Both Hamburg and Dresden were nearly destroyed, but it is probably Dresden you mean. The fact that there were other horrible events (as there usually are when there is war) does not mean that one particular event was not horrible. And, of course, there were special features of the atomic bombing. Radiation, for example, which had effects well into the future. And it was a new and terrible weapon. So there are good reasons it get special attention.
0 Replies
 
William
 
  1  
Reply Fri 26 Jun, 2009 09:28 am
@xris,
xris;72459 wrote:
Will are you saying we cant justify this action or any action of defence,if you see it as defence?
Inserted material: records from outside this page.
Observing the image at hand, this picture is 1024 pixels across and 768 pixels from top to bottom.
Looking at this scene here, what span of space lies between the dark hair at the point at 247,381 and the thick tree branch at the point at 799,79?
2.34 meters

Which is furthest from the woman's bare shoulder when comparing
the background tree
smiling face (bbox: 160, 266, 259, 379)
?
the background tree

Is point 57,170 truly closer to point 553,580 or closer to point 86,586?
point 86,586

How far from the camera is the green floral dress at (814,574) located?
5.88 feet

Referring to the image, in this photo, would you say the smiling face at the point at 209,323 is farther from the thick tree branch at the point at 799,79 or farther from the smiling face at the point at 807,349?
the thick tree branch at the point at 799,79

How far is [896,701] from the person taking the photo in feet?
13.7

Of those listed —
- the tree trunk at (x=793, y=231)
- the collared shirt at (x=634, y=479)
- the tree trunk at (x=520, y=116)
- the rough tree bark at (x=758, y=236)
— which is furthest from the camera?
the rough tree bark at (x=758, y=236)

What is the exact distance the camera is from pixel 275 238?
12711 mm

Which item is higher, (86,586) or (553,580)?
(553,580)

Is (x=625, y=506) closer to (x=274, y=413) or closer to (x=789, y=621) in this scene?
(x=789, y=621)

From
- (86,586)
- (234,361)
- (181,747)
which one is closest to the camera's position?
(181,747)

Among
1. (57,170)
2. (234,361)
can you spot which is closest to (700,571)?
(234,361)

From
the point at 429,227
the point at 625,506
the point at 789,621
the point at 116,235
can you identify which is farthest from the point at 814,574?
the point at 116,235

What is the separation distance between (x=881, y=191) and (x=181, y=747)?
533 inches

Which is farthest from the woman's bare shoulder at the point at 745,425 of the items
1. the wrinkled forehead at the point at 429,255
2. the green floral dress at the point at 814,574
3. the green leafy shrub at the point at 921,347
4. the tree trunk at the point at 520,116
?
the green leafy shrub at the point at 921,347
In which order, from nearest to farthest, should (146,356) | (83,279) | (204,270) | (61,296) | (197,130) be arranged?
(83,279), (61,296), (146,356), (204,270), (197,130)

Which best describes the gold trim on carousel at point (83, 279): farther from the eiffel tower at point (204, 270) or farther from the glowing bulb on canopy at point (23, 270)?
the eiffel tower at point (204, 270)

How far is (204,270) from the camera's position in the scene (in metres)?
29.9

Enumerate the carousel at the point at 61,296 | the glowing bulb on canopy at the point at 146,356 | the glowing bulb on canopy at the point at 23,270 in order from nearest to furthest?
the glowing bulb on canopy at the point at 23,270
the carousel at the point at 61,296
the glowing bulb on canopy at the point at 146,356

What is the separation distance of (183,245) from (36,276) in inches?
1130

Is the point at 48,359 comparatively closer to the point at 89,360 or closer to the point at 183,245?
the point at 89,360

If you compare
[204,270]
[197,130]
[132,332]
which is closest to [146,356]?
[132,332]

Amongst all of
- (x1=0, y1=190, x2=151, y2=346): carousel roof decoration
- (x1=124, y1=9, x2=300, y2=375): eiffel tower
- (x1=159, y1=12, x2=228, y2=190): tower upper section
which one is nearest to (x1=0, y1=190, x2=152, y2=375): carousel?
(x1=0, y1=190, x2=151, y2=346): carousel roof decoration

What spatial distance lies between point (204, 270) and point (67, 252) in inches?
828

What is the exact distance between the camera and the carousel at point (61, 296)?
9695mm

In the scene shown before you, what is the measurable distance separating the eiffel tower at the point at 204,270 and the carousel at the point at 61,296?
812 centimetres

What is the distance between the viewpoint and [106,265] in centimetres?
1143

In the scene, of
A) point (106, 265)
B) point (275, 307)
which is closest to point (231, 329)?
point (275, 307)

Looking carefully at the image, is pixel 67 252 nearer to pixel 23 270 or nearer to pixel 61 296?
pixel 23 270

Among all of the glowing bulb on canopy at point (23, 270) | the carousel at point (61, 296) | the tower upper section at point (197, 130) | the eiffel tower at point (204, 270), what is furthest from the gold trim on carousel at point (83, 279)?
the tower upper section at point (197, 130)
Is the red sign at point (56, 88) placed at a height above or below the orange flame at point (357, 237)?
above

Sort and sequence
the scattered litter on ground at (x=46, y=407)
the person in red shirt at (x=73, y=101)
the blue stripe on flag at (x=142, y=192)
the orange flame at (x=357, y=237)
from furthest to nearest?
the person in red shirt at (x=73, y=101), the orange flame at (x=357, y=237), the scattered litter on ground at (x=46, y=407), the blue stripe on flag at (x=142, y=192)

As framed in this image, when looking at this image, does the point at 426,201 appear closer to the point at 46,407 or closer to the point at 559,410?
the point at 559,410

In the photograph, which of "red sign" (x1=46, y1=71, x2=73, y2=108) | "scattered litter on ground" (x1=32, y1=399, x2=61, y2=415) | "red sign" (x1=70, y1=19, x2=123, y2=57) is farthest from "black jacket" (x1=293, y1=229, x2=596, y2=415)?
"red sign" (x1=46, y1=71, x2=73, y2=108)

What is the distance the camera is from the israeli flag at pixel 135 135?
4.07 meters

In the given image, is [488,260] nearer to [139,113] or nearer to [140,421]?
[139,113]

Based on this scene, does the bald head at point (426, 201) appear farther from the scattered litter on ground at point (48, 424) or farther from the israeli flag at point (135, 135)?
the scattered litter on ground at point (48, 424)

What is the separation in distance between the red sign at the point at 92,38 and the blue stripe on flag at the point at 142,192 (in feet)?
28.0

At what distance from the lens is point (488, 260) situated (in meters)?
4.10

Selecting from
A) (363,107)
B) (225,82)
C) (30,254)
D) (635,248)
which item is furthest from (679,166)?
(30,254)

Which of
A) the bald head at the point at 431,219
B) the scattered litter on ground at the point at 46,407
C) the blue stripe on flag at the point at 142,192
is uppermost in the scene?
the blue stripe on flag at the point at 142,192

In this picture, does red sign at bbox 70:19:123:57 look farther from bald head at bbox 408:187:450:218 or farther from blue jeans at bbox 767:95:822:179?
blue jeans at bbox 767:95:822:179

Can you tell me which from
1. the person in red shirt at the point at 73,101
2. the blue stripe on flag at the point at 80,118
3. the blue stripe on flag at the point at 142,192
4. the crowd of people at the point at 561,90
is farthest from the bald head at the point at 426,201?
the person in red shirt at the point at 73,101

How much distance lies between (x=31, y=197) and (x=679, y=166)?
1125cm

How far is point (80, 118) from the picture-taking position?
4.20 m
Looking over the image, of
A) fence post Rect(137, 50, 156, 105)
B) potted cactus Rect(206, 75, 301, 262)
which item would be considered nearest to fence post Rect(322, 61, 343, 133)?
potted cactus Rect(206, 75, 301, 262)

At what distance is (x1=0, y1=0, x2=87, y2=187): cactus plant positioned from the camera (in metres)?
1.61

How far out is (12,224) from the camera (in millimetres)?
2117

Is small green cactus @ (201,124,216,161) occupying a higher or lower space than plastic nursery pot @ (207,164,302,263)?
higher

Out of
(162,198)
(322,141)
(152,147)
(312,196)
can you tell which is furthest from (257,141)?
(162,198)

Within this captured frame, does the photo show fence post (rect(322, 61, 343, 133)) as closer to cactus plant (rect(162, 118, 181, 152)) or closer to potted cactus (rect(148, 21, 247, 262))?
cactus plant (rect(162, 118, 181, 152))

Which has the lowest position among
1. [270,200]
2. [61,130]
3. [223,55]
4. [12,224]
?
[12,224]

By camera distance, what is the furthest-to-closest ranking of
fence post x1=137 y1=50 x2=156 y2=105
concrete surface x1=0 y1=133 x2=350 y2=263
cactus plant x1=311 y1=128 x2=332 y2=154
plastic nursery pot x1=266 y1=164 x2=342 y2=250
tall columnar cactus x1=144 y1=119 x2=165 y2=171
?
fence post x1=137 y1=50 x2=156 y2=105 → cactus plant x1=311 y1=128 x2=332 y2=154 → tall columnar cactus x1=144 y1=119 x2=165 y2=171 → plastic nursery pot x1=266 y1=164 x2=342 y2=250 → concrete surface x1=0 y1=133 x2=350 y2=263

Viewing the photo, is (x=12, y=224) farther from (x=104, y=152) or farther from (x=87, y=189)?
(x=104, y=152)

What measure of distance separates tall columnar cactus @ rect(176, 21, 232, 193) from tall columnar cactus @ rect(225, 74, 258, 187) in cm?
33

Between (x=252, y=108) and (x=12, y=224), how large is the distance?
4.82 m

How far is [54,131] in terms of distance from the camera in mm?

No. Eliminate the cause that created the conflict. Justification only adds fuel to the fire and lays the groundwork for our next conflict. IMO.
Even Einstein knew this as he stated we must learn to cooperate with each other rather than compete with each other or the war we fight after the next one will be with stones.

William
xris
 
  1  
Reply Fri 26 Jun, 2009 10:15 am
@William,
William;72463 wrote:
No. Eliminate the cause that created the conflict. Justification only adds fuel to the fire and lays the groundwork for our next conflict. IMO.
Even Einstein knew this as he stated we must learn to cooperate with each other rather than compete with each other or the war we fight after the next one will be with stones.

William
So you are saying we should not defend ourselves against aggressors?
William
 
  1  
Reply Fri 26 Jun, 2009 02:46 pm
@xris,
xris;72468 wrote:
So you are saying we should not defend ourselves against aggressors?


No, I didn't say that. Not even close.

William
xris
 
  1  
Reply Sat 27 Jun, 2009 03:38 am
@William,
William;72518 wrote:
No, I didn't say that. Not even close.

William
Sorry Will but are you saying we should not justify our defence?You will have to make it clearer.